As Southern starts its new timetable this morning, operating only 85 per cent of the service it agreed to provide, JEREMY CLACKSON, our transport correspondent, reports that taxpayers will be footing the huge compensation bill arising from the cancelled services
A London Assembly Member has challenged the management at Govia Thameslink to provide full details of their staffing, defying them to show evidence that the “appalling” and deteriorating service it operates on Southern Rail is really caused by staff sickness and unofficial industrial action, as the management and its cheerleaders in Government have repeatedly claimed.
“The fact that this information has not been provided speaks for itself,” according to Caroline Pidgeon, the LibDems’ representative at City Hall.
Govia Thameslink, or GTR, operates Southern, Thameslink and Gatwick Express trains from the south coast into London, through Coulsdon, Purley and Croydon. From today, and with the connivance of DafT, the Department for Transport, they are axing 341 trains from their daily schedule, for an as yet indefinite period.
The move will cost the taxpayers millions – since Southern is still liable to pay compensation to all passengers whose train is delayed by more than 30 minutes, and that includes the cancelled services. And the compensation payments will come from DafT.
Pidgeon calls the timetable move “an act of desperation”.
Pidgeon, the Liberal Democrats’ only London Assembly Member, has written to GTR demanding a full account of the company’s staffing rosters.
“By drastically reducing their timetable Southern trains are simply taking the easy option for themselves at the cost of everyone else,” Pidgeon said. “And this is on top of the many cuts to services passengers using London Bridge have faced over the last few years.
“I have repeatedly asked for information about the level of drivers they employ, how many are in training and how many they actually require to run their full timetable without relying on the use of overtime. The fact that this information has not been provided to date speaks for itself.
“The level of service provided by Govia Thameslink Railway in recent months has been appalling, there is simply no other way to describe the service that I and so many other people have faced in recent weeks.
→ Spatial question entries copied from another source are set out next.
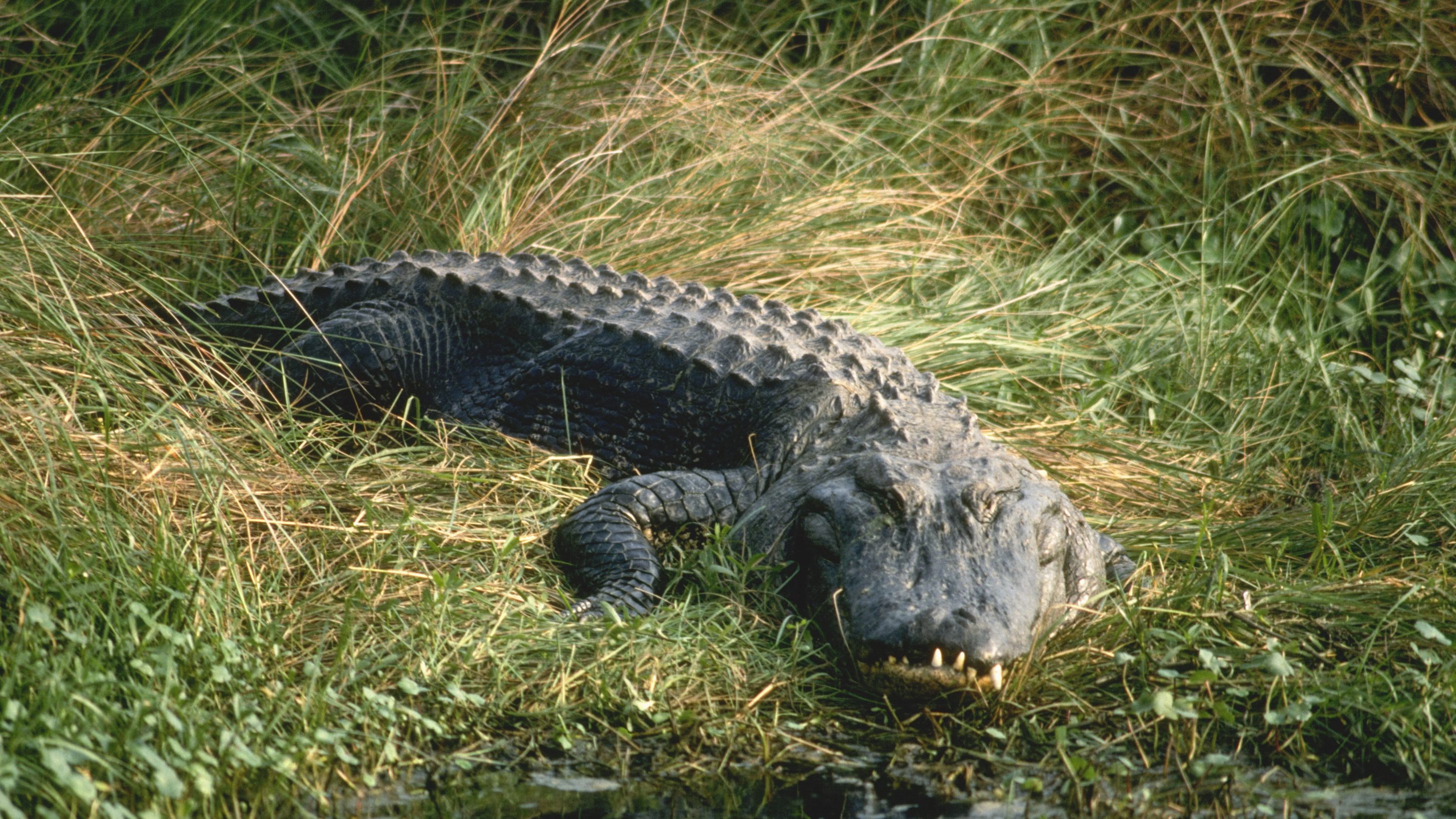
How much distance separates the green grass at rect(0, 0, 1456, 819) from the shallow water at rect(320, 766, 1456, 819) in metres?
0.07

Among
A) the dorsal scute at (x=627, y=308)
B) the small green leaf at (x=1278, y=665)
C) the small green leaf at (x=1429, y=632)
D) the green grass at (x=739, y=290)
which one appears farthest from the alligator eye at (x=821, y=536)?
the small green leaf at (x=1429, y=632)

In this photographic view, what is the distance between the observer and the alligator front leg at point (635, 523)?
3637 millimetres

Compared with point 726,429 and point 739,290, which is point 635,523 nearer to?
point 726,429

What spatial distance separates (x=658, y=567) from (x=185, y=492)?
1.26 meters

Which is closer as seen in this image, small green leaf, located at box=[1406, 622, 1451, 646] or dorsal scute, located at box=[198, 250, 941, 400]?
small green leaf, located at box=[1406, 622, 1451, 646]

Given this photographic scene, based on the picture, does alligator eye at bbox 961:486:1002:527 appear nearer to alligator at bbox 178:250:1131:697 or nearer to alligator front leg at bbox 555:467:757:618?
alligator at bbox 178:250:1131:697

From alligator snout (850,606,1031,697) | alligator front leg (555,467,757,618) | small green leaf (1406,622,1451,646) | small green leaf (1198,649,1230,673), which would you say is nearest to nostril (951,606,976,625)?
alligator snout (850,606,1031,697)

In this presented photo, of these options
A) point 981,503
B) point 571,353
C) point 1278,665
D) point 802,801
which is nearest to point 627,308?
point 571,353

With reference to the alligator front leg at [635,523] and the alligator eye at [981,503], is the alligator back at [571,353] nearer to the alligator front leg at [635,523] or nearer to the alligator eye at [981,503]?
the alligator front leg at [635,523]

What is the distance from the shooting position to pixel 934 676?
2957mm

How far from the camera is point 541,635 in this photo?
315 centimetres

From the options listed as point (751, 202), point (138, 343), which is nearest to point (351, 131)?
point (751, 202)

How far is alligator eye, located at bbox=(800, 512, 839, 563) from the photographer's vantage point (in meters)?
3.46

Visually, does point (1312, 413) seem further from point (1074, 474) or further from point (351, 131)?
point (351, 131)
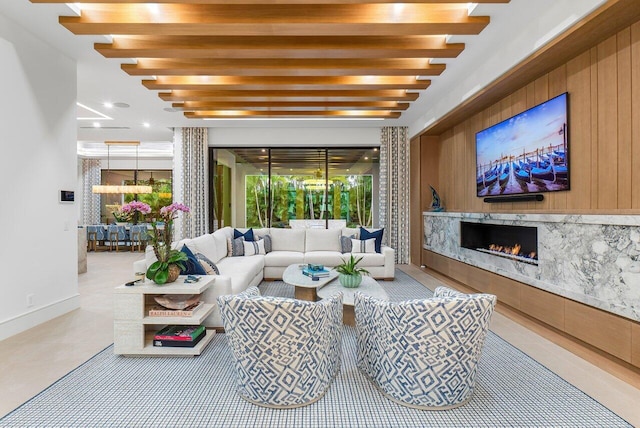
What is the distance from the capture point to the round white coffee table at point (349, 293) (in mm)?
3311

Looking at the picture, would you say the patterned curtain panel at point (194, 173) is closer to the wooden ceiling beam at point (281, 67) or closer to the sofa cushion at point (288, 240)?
the sofa cushion at point (288, 240)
“Their service has led to immense inconvenience for thousands of people and families across south London. With only 3 trains over the morning rush period and in the evening on some routes, many parents will struggle to reach their childcare on time, causing even more stress”
In her letter to Charles Horton, GTR’s chief executive, Pidgeon has written: “While I am aware of your argument that you face a reduction in the update of overtime and high levels of train crew sickness I think such claims cannot be a defence for Govia Thameslink Railway failing to be open and transparent as to your actual staffing levels.
“Despite repeatedly asking for the information I have so far not been provided with statistics for how many train drivers you currently have, how many you need to run your advertised timetable without relying on drivers working overtime, how many are in training and when will they be able to drive your trains. Detailed figures for how many train drivers you have employed over the last four years and in addition your current recruitment and training plans should now be placed in the public domain.
“This is something we have discussed in recent years and something I expected would be improving by now.”
Pidgeon accuses Horton’s company’s failure to provide an acceptable service of causing “an immense amount of inconvenience to thousands of people and families. Your service has also impacted and caused economic harm for many London businesses as well”.
Pidgeon describes today’s move to reduce Southern services to a level it might actually be capable of delivering as “an act of desperation”.
It appears that GTR’s timetable move will also be a costly one, though ultimately not for GTR. In an poorly promoted statement on Southern Rail’s website, the company says full refunds are available to passengers even under the terms of the old timetable.
It means travellers can claim refunds for services that won’t actually run under the emergency timetable. They would have to show they intended to get a certain train under the old timetable but were forced to get one at least half an hour later.
Under the franchise deal, the refund scheme is paid for by the Government rather than by the train operator. In the 12 months to April 2015, the Government paid £1.62 million in compensation to Southern passengers.
Southern Rail states: “If your journey is delayed by more than 30 minutes against the normal or revised timetable, you will be entitled to compensation.
“During the amended timetable, you will be able to claim compensation against trains cancelled in advance or against delays experienced on the day; either against the normal or the amended timetable.”